ENH: Make brier_score_loss Array API compatible #31191

lithomas1 · Apr 13, 2025

Reference Issues/PRs

xref #26024
Depends on #30878

What does this implement/fix? Explain your changes.

Makes brier_score_loss Array API compatible.

Any other comments?

…r-array-api

github-actions · Apr 13, 2025

✔️ Linting Passed

All linting checks passed. Your pull request is in excellent shape! ☀️

_{Generated for commit: 4020016. Link to the linter CI: here}

OmarManzoor

Thanks for the PR @lithomas1

OmarManzoor · Apr 14, 2025

sklearn/metrics/_classification.py

+        y_proba,
+        ensure_2d=False,
+        dtype=tuple(
+            xp.__array_namespace_info__().dtypes(kind="real floating").values()


Do we really need this change aside from just replacing np with xp in the floatdata types? Is there some other float dtype that we want to support?
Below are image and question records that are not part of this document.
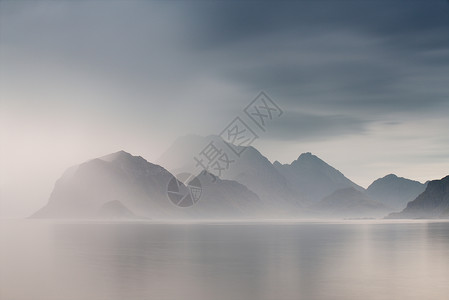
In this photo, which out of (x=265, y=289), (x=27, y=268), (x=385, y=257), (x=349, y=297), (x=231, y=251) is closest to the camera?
(x=349, y=297)

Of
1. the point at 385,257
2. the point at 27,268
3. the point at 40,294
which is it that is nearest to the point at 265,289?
the point at 40,294

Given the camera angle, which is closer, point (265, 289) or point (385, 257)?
point (265, 289)

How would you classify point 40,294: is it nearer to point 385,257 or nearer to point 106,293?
point 106,293

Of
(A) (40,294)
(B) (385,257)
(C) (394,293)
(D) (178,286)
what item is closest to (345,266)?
(B) (385,257)

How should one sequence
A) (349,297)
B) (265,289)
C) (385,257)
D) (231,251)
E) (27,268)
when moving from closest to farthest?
(349,297)
(265,289)
(27,268)
(385,257)
(231,251)

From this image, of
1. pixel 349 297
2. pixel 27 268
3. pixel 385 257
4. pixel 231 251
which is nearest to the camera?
pixel 349 297

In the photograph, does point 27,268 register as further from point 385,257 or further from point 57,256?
point 385,257

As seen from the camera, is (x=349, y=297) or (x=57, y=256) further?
(x=57, y=256)

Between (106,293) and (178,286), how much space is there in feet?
21.5

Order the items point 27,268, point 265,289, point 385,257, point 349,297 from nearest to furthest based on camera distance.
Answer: point 349,297 < point 265,289 < point 27,268 < point 385,257

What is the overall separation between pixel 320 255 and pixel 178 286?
3685cm

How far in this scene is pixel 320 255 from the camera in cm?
7881

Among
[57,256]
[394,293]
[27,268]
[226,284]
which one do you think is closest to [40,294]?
[226,284]

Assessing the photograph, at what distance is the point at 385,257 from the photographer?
75.9 metres
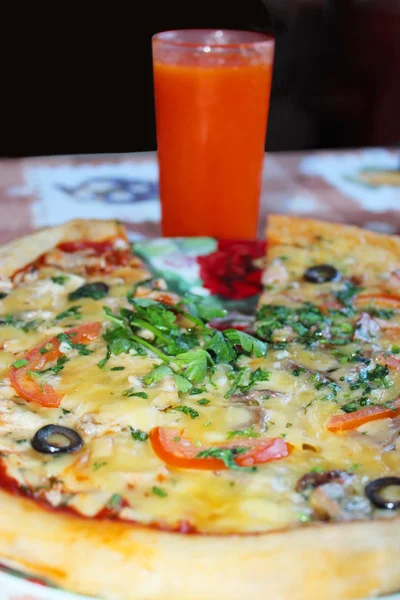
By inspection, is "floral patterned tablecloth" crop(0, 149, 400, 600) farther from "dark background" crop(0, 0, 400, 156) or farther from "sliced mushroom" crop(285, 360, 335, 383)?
"dark background" crop(0, 0, 400, 156)

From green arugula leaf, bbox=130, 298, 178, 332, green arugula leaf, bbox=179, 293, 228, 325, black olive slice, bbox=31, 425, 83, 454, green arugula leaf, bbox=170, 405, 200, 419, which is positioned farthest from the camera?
green arugula leaf, bbox=179, 293, 228, 325

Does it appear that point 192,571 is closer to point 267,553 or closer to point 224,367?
point 267,553

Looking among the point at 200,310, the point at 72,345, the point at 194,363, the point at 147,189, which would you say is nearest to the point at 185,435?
the point at 194,363

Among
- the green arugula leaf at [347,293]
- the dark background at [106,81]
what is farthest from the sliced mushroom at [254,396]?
the dark background at [106,81]

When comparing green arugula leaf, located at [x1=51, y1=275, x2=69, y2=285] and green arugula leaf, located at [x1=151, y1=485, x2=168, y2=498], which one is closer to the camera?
green arugula leaf, located at [x1=151, y1=485, x2=168, y2=498]

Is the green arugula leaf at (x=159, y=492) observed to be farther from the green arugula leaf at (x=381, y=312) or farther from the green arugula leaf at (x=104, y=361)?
the green arugula leaf at (x=381, y=312)

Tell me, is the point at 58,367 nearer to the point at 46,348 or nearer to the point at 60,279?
the point at 46,348

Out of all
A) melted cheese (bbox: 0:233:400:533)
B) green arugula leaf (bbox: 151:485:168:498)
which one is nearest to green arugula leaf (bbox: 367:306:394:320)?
melted cheese (bbox: 0:233:400:533)
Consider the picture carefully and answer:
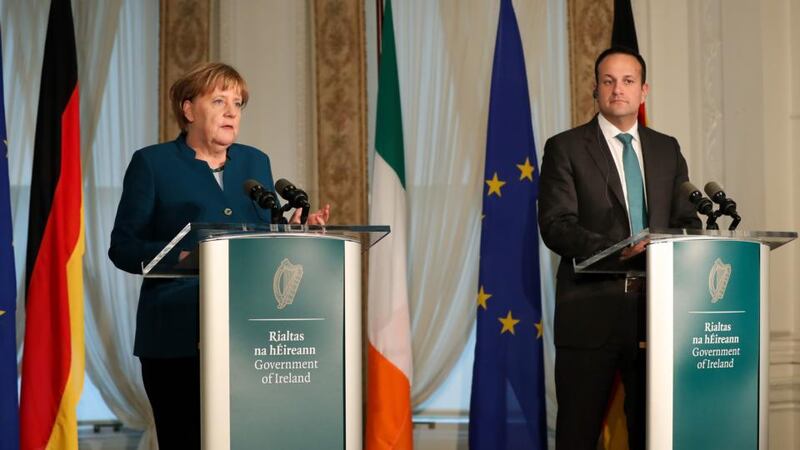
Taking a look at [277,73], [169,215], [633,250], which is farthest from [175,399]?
[277,73]

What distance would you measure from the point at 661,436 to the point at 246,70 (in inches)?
138

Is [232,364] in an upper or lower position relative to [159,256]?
lower

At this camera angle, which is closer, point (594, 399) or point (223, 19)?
point (594, 399)

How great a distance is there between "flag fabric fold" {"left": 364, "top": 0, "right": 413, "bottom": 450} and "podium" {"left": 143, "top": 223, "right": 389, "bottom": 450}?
7.81 feet

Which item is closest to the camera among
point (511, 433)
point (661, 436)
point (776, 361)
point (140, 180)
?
point (661, 436)

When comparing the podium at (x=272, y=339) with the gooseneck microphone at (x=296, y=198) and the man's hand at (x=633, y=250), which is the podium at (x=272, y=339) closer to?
the gooseneck microphone at (x=296, y=198)

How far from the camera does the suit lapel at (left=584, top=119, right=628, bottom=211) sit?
3.70 meters

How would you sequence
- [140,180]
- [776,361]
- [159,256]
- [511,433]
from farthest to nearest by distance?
[776,361] < [511,433] < [140,180] < [159,256]

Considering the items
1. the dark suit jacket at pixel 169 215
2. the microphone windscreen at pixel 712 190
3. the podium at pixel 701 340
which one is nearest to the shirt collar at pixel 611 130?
the microphone windscreen at pixel 712 190

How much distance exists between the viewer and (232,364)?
2.55 m

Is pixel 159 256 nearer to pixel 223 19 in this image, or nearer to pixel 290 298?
pixel 290 298

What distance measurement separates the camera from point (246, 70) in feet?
18.6

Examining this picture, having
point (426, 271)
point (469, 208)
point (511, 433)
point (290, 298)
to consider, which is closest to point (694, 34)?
point (469, 208)

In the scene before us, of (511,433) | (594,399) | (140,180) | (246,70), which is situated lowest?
(511,433)
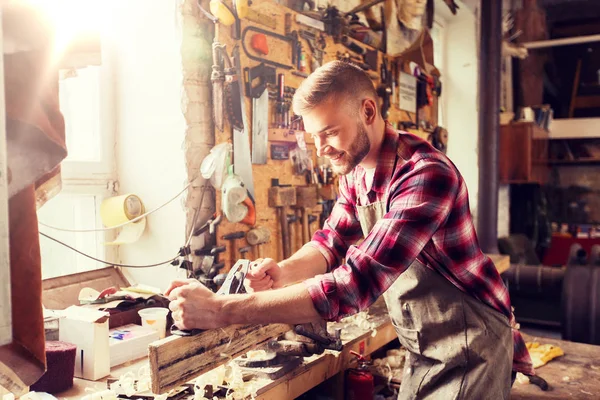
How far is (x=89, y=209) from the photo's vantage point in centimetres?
278

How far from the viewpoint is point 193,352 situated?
→ 1.60 metres

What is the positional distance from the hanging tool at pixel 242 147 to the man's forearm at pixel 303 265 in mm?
843

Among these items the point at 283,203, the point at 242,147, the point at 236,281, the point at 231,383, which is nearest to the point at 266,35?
the point at 242,147

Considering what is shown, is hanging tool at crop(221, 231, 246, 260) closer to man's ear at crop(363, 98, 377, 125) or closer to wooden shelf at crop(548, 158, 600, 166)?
man's ear at crop(363, 98, 377, 125)

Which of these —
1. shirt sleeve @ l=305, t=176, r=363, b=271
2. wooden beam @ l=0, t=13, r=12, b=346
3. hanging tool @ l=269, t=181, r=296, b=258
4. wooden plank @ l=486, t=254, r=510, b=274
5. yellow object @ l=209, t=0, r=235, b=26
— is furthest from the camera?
wooden plank @ l=486, t=254, r=510, b=274

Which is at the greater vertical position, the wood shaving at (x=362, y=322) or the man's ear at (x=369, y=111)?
the man's ear at (x=369, y=111)

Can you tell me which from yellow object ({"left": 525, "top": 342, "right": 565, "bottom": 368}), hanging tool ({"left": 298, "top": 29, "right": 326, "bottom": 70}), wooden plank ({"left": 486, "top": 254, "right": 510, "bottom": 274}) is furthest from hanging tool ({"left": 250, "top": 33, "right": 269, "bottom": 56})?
wooden plank ({"left": 486, "top": 254, "right": 510, "bottom": 274})

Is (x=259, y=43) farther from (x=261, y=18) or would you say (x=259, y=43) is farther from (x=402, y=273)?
(x=402, y=273)

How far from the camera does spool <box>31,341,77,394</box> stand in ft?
5.78

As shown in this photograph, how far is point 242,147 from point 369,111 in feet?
3.80

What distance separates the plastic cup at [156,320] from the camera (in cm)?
224

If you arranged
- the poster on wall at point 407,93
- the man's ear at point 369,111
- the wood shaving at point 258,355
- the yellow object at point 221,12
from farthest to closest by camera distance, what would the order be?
the poster on wall at point 407,93
the yellow object at point 221,12
the wood shaving at point 258,355
the man's ear at point 369,111

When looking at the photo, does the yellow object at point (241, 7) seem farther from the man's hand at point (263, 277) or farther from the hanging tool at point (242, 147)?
the man's hand at point (263, 277)

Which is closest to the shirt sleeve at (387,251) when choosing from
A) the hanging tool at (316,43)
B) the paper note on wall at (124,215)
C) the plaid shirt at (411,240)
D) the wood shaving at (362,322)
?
the plaid shirt at (411,240)
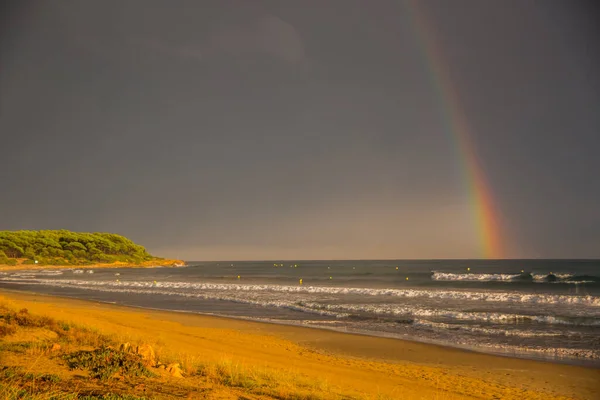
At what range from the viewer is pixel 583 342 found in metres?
17.0

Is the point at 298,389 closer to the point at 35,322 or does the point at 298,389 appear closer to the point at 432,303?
the point at 35,322

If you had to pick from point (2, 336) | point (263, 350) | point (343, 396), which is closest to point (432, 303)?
point (263, 350)

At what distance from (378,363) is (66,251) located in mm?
148281

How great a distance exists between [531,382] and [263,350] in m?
8.84

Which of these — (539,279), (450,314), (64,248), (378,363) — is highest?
(64,248)

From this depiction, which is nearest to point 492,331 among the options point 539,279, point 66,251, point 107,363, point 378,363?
point 378,363

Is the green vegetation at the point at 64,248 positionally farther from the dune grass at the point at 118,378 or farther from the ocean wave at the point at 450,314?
the dune grass at the point at 118,378

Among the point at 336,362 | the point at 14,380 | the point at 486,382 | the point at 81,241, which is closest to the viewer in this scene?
the point at 14,380

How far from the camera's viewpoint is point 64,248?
461ft

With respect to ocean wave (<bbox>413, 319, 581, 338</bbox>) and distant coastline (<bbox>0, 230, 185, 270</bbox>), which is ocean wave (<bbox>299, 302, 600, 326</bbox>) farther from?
distant coastline (<bbox>0, 230, 185, 270</bbox>)

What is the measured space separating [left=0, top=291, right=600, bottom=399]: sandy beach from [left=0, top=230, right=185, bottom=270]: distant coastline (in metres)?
112

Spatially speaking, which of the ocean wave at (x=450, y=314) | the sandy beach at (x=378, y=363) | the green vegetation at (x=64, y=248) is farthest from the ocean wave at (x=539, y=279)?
the green vegetation at (x=64, y=248)

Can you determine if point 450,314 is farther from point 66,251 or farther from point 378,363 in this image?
point 66,251

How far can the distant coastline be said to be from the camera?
4689 inches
I did this since some libraries like PyTorch MPS don't support xp.float32.
(Also float16 is not in the array API standard. Should we make a special exception for np.float16?)

Maybe it would be good to put this in a helper in the array API utils module?

So far, we used _find_matching_floating_dtype for this use case. We could update that utility to leverage __array_namespace_info__ as you did here.

We could also improve check_array to accept dtype="floating" and do device/namespace specific conversion when provided with integer inputs.

OmarManzoor · Apr 14, 2025

sklearn/metrics/_classification.py

+        transformed_labels = xp.asarray(transformed_labels, device=device)
+        y_proba = xp.asarray(y_proba, device=device)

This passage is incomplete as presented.